Assignment
Among the records that follow, set down only the lines from the one containing "Wellington, site 040b, 11/9/2016" to the one containing "common name: pig-tailed macaque", both included, exactly.

[Stored items]
***

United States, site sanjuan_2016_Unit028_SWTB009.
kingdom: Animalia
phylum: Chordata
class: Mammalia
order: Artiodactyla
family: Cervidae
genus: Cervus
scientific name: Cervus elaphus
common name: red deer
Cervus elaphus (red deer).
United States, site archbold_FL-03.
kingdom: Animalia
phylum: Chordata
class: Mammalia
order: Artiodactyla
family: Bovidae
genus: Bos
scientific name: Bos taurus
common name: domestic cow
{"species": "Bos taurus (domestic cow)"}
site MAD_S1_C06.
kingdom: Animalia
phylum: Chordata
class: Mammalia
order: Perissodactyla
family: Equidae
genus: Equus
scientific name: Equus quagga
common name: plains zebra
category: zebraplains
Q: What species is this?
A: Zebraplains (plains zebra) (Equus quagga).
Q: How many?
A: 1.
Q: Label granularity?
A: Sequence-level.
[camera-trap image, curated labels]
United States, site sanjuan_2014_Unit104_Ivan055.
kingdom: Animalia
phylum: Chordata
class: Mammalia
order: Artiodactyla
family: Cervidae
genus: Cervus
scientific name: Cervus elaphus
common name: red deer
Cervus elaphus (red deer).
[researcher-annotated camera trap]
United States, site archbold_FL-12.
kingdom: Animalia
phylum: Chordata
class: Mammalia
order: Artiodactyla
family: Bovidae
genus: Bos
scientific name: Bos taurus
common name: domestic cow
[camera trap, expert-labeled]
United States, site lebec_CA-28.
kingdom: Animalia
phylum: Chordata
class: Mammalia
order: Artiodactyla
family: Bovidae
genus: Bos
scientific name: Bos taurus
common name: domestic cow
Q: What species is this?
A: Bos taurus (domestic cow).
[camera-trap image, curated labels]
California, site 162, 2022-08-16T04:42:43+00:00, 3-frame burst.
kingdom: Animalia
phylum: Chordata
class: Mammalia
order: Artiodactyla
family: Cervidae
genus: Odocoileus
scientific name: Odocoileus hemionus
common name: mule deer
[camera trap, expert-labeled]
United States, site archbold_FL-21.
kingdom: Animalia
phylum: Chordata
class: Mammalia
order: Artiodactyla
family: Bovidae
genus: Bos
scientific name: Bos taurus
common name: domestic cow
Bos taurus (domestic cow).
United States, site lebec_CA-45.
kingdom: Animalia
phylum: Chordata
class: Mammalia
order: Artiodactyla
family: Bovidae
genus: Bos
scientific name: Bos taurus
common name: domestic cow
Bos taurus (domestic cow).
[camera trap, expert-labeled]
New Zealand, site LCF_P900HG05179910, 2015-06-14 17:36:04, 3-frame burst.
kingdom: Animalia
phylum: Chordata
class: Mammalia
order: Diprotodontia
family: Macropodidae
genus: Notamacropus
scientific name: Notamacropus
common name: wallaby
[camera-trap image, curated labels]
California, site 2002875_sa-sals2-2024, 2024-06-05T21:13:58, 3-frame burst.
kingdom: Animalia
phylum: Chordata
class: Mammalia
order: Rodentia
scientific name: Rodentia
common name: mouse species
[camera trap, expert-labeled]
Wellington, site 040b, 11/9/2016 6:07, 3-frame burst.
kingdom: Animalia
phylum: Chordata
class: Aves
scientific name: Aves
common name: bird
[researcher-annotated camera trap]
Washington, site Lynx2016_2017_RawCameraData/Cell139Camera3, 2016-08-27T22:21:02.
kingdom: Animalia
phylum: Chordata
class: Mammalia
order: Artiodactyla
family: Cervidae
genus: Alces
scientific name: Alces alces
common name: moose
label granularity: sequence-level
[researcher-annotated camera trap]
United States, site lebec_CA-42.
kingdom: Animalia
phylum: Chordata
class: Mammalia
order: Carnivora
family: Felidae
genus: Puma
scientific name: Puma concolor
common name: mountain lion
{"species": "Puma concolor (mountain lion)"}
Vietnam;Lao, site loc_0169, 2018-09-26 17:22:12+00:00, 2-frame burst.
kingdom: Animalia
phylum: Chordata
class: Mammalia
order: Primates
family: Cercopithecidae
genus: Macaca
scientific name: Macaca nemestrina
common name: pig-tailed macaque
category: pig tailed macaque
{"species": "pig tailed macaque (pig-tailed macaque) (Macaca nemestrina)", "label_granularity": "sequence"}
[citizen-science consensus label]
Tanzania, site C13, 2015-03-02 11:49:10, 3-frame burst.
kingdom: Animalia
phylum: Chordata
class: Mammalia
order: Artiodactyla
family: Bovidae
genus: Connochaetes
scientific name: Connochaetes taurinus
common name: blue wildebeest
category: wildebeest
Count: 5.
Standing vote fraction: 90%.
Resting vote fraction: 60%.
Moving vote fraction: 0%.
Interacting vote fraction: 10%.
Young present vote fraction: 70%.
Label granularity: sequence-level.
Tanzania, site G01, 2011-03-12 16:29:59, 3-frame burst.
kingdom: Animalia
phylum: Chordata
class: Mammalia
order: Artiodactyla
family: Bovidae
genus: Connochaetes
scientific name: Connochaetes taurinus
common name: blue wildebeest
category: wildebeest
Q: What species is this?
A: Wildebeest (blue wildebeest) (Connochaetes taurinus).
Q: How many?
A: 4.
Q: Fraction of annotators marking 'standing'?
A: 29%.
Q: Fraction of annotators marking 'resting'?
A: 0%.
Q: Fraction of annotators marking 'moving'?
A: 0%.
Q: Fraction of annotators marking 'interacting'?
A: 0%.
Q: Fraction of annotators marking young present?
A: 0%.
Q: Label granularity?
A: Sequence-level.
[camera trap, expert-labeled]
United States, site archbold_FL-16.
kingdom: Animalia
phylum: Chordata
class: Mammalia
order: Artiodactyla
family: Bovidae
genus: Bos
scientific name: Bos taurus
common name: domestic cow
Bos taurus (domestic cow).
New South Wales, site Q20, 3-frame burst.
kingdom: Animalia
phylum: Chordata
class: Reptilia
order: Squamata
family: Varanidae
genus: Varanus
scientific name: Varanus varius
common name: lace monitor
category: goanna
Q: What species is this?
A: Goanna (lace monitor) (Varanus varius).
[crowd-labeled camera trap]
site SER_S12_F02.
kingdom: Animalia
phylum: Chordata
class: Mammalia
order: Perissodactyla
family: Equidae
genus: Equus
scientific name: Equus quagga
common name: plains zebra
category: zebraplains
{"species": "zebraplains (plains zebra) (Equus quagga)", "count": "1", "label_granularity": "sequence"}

***

Response area
Wellington, site 040b, 11/9/2016 6:07, 3-frame burst.
kingdom: Animalia
phylum: Chordata
class: Aves
scientific name: Aves
common name: bird
[researcher-annotated camera trap]
Washington, site Lynx2016_2017_RawCameraData/Cell139Camera3, 2016-08-27T22:21:02.
kingdom: Animalia
phylum: Chordata
class: Mammalia
order: Artiodactyla
family: Cervidae
genus: Alces
scientific name: Alces alces
common name: moose
label granularity: sequence-level
[researcher-annotated camera trap]
United States, site lebec_CA-42.
kingdom: Animalia
phylum: Chordata
class: Mammalia
order: Carnivora
family: Felidae
genus: Puma
scientific name: Puma concolor
common name: mountain lion
{"species": "Puma concolor (mountain lion)"}
Vietnam;Lao, site loc_0169, 2018-09-26 17:22:12+00:00, 2-frame burst.
kingdom: Animalia
phylum: Chordata
class: Mammalia
order: Primates
family: Cercopithecidae
genus: Macaca
scientific name: Macaca nemestrina
common name: pig-tailed macaque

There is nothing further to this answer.